## begin Selected extract
0:51 Setting out the first logs

Setting out the first wall logs

You will already have found the half logs I mentioned, these are logs that have been cut directly in half and will have a flat bottom. Remember the tongues face upwards throughout the build. The logs that interlock into the half ones are full size logs, there is nothing special about them. Once you have laid out the initial base logs you put the foundation beams under them. You will need to measure and cut these but it is much easier to do so once the first layer is established.

You will have already considered a damp proof membrane in your base, if you have not now is the time to add the damp proof course to the foundation beams. It is a good idea regardless to add a DPC under the foundations as the plastic can help to seal if the base is a little rough. More details on DPC and DPM can he found in our Log Cabin Base page.

It is a good idea to fix the half logs to the foundation beam, especially at the door way area to give it extra strength. It also helps to stabilise the lower logs as you square and build.

You can also fix the full logs if you would like to, it is best to go in at an angle into the foundation beam or directly through the top if you have long enough screws. Note: We do not supply screws for this purpose, it is though my preference to do this and you might like to, to help your install.

01:52 Build up the Layers

Build up the wall log layers

With the first logs in place the install will start to fly up as each layer is added. Use a white rubber mallet to tamp down the logs. Check that there is no swarf in any of the grooves and that each log is seating on top of the one below. When you have reached about 5 – 7 layers of logs then double check your square and adjust if necessary. Check every corner! As the layers build up do not worry if doorways / window holes start to splay or twist slightly. If your base is 100% level and you are square this will not be a problem.

03:37 Window and Doors

Add the doors and windows when about 4 logs high

Keep a close eye on the plans and the elevations, keep counting the number of logs as you work up the layers, check specifically for window apertures and the logs that surround them. Some cabins will have a cut out log below the window so keep checking! When you are about four logs in height either side of a window you can add the windows, you can also consider adding the doors on some buildings. This example has double doors flanked by windows so the fitters will fit that towards the end. However if you wish you can install windows after the main building has been completed by removing the fascia surrounds. It does depend on the fitters preference. Note: No fixings should be used to fix the sides or tops of the window or door frames into the logs. Continue to build up the wall logs. Keep checking that the logs are being tamped down periodically and checking for swarf in the grooves. Keep checking the elevation plans and keep adding the layers of wall logs.

6:01 Top logs

Work will slow up toward to roof

As you get higher you will need to use step ladders. On larger building scaffolding is advisable as is fall arrest equipment. Some of our thicker, much larger buildings have bolts that run in the corners, these can be put in at this point. If you find any logs that have slightly twisted after being left out for most of the day they can be eased by use of a carpenters clamp.
## end Selected extract
Set down the passage of the log cabin guide above word for word, starting with "Work will slow" and going on through "a carpenters clamp.".
## begin Extracted information
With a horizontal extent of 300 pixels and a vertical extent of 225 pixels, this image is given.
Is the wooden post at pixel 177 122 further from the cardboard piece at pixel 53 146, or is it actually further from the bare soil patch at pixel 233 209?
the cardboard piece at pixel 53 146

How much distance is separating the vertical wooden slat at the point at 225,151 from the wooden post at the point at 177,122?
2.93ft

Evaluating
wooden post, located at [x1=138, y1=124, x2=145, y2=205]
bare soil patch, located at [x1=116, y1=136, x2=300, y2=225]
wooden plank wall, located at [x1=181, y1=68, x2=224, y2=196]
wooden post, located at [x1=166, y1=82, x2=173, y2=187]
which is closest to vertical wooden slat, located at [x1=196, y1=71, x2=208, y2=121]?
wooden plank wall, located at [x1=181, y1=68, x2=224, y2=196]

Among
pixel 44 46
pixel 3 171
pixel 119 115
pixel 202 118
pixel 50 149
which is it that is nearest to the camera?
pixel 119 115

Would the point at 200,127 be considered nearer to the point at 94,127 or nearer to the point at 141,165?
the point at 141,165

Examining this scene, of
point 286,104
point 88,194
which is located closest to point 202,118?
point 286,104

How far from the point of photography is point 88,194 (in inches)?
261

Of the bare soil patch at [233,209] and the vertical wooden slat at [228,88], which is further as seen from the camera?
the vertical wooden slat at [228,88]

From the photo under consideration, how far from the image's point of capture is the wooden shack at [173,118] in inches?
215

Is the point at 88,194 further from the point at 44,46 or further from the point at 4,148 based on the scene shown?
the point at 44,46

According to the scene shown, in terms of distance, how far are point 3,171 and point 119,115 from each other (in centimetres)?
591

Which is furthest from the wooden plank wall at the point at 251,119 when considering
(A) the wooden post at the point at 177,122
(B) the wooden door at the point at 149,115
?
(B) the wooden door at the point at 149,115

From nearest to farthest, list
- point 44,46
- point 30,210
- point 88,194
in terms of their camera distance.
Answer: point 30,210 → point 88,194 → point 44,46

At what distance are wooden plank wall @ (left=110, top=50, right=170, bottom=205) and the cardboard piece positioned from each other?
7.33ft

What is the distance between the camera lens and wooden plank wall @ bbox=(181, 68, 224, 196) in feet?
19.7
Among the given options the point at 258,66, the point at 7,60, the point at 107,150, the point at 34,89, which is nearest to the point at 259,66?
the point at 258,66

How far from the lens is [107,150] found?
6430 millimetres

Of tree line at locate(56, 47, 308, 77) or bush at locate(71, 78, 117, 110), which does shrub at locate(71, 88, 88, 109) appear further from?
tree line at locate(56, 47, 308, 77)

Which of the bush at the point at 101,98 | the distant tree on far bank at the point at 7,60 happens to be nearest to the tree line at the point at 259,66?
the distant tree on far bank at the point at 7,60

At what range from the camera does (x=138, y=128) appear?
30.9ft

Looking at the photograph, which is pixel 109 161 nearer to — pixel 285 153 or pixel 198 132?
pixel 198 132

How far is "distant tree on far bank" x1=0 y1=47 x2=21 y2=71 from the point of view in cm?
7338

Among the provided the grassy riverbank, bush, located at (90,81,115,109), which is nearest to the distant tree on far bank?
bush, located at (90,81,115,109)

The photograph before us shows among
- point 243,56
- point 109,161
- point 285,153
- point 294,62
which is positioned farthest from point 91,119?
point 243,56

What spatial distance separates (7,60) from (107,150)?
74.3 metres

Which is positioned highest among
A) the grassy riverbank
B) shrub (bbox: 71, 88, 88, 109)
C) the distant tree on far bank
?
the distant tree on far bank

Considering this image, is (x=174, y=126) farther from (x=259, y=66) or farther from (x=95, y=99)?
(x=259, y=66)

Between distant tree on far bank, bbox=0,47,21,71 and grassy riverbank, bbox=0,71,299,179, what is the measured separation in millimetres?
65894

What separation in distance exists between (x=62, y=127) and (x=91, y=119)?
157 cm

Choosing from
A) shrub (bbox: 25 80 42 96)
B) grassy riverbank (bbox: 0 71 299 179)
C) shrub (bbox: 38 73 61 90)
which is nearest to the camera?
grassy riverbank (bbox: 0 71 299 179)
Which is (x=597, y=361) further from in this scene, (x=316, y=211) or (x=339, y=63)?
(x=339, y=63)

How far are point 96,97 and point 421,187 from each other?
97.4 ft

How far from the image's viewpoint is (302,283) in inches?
## end Extracted information
Finished exercise
Work will slow up toward to roof

As you get higher you will need to use step ladders. On larger building scaffolding is advisable as is fall arrest equipment. Some of our thicker, much larger buildings have bolts that run in the corners, these can be put in at this point. If you find any logs that have slightly twisted after being left out for most of the day they can be eased by use of a carpenters clamp.